### Required action 1
In the article on performance supplements for athletes below, what effect of nitric oxide causes lowered blood pressure?
### Required action 2
Continue the article on performance supplements for athletes from its final line.

### Document section
Athletes are a group that use supplements for a myriad of reasons
We are back with our supplement series for the month! So far, we have covered protein and protein related supplements and commonly used vitamin and mineral supplements. While the former is still a never ending list, this article aims to cover more performance oriented supplements. Athletes use supplements for a variety of reasons:
- To aid in faster recovery from training
- General health benefits
- For performance benefits
- To treat illnesses
- To compensate for a poor diet
Athletes are always on the lookout for something to boost their performance. This article will cover supplements whose efficacy is backed by science. These supplements have been extensively researched and have been found to benefit different types of sports. If you are an athlete, why not give this a read!
What is Nitrate?
Nitrate is a molecule that plays an important role in the nitrogen cycle and also in cardiovascular health, blood pressure and exercise performance.
Where do you find nitrates and how does it actually work?
Dietary sources of nitrates include fruits, vegetables and processed meats (1). Vegetables such as beetroot, celery, spinach, rocket (argula) and lettuce are rich in nitrate. High amounts are also found in cabbage, kohlrabi,parsley and fennel (1). Dietary nitrate is converted to nitrite (by bacteria in the mouth and gastrointestinal tract) and further reduced to nitric oxide (1). This nitric oxide is what causes vasodilation (widening of the blood vessels) and results in decreased blood pressure. Nitric oxide also seems to play a role in calcium handling, glucose uptake, neurotransmission and muscle force production.
Why would athletes find supplementation beneficial then?
The content of nitrate found in green leafy vegetables and beetroot vary with soil conditions, time of year and even storage. Hence, like any other supplement, as the specific dose of nitrate is known, athletes would benefit from its usage. This is beneficial when performance is a goal. It has been shown that dietary nitrate supplementation lowered oxygen uptake during moderate to heavy intensity exercise in healthy participants (2). A recently published systematic review and meta-analysis concluded that dietary nitrate supplementation can positively impact endurance exercise capacity (3).
What about the dosage?
About 5-9 mmol of nitrate ingested 2-2.5 hours before an exercise session for about 1-28 days is effective (4,5).
Would only athletes benefit from nitrate?

### Data for review

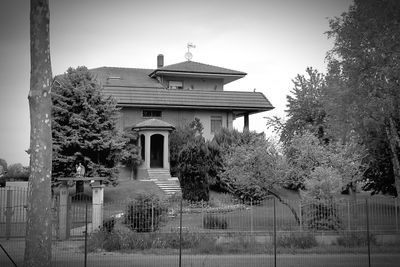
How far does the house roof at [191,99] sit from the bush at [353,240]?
75.6 feet

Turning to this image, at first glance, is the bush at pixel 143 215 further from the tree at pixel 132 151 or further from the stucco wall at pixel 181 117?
the stucco wall at pixel 181 117

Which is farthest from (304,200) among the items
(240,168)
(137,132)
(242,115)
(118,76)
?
(118,76)

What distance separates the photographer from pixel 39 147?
36.6ft

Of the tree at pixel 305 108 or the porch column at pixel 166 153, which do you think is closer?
the porch column at pixel 166 153

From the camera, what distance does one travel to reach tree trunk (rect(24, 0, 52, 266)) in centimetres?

### Task response 1
Vasodilation, the widening of the blood vessels.

### Task response 2
Not only does dietary nitrate help in performance, since nitrate lowers blood pressure (6), it could potentially help in the general population as well. Not everyone needs to supplement with nitrate! Inclusion of good amounts of beetroot and green leafy vegetables into your daily diet is a great starting point!
What is caffeine and where is it found?
Caffeine is the most widely used psychoactive drug or stimulant. Yes! It is a drug! Like we all know, it is found in coffee beans, tea leaves and cocoa beans. Infact, as you would have all noticed caffeine is also added to energy drinks and soft drinks. However, the amount of caffeine in these sources vary. Caffeine is now available as pills, gels and even gums!
How does it act as a well known stimulant?
We all know that drinking a cup of coffee is the best wake me up drink! The stimulatory effects of caffeine are attributed to its effect on the central nervous system. Caffeine is a competitive inhibitor of adenosine which is responsible for relaxation. Caffeine thus binds to the adenosine receptors in the brain and stimulates the nervous system. (7)
Is caffeine a fat burner?
Caffeine does seem to increase metabolic rate and fat oxidation (8). However, as a standalone supplement it is not effective in reducing body weight. While it does boost fat metabolism marginally (9), the effects of caffeine are highly variable from person to person.
Why do athletes supplement with caffeine?
Caffeine has been shown to improve performance across a variety of sports. Endurance performance (7, 10) and team sports (11) performances have seen an improvement with caffeine supplementation. Infact, the position stand on caffeine from the International Society of Sports Nutrition (12) recognises its performance benefits on strength, sprint and power based sports as well. Acute ingestion has also been shown to increase pain tolerance and perceived effort (13).
What is the dosage and duration of caffeine supplementation?
The suggested dosage for caffeine supplementation ranges from 3-6 mg/kg body weight about 30-60 minutes before the onset of exercise (12).
Are there any side effects of caffeine consumption/supplementation?
Excessive caffeine consumption, greater than the recommended dosage could result in dependency, anxiety and gastrointestinal discomfort. Caffeine consumption in the evenings might interfere with sleep quality later at night as well.
Caffeine and nitrate are two supplements that have extensive research backing their efficacy. In fact, any supplement that you choose should be effective for the particular sport you are using it for! It is evident that caffeine works well across sports while nitrate might work best for an endurance based sport. With the supplement series, our aim is to ensure you all are educated and make an informed choice when it comes to nutritional supplements.
1) Hord N, Tang Y, Bryan N. Food sources of nitrates and nitrites: the physiologic context for potential health benefits. The American Journal of Clinical Nutrition. 2009;90(1):1-10.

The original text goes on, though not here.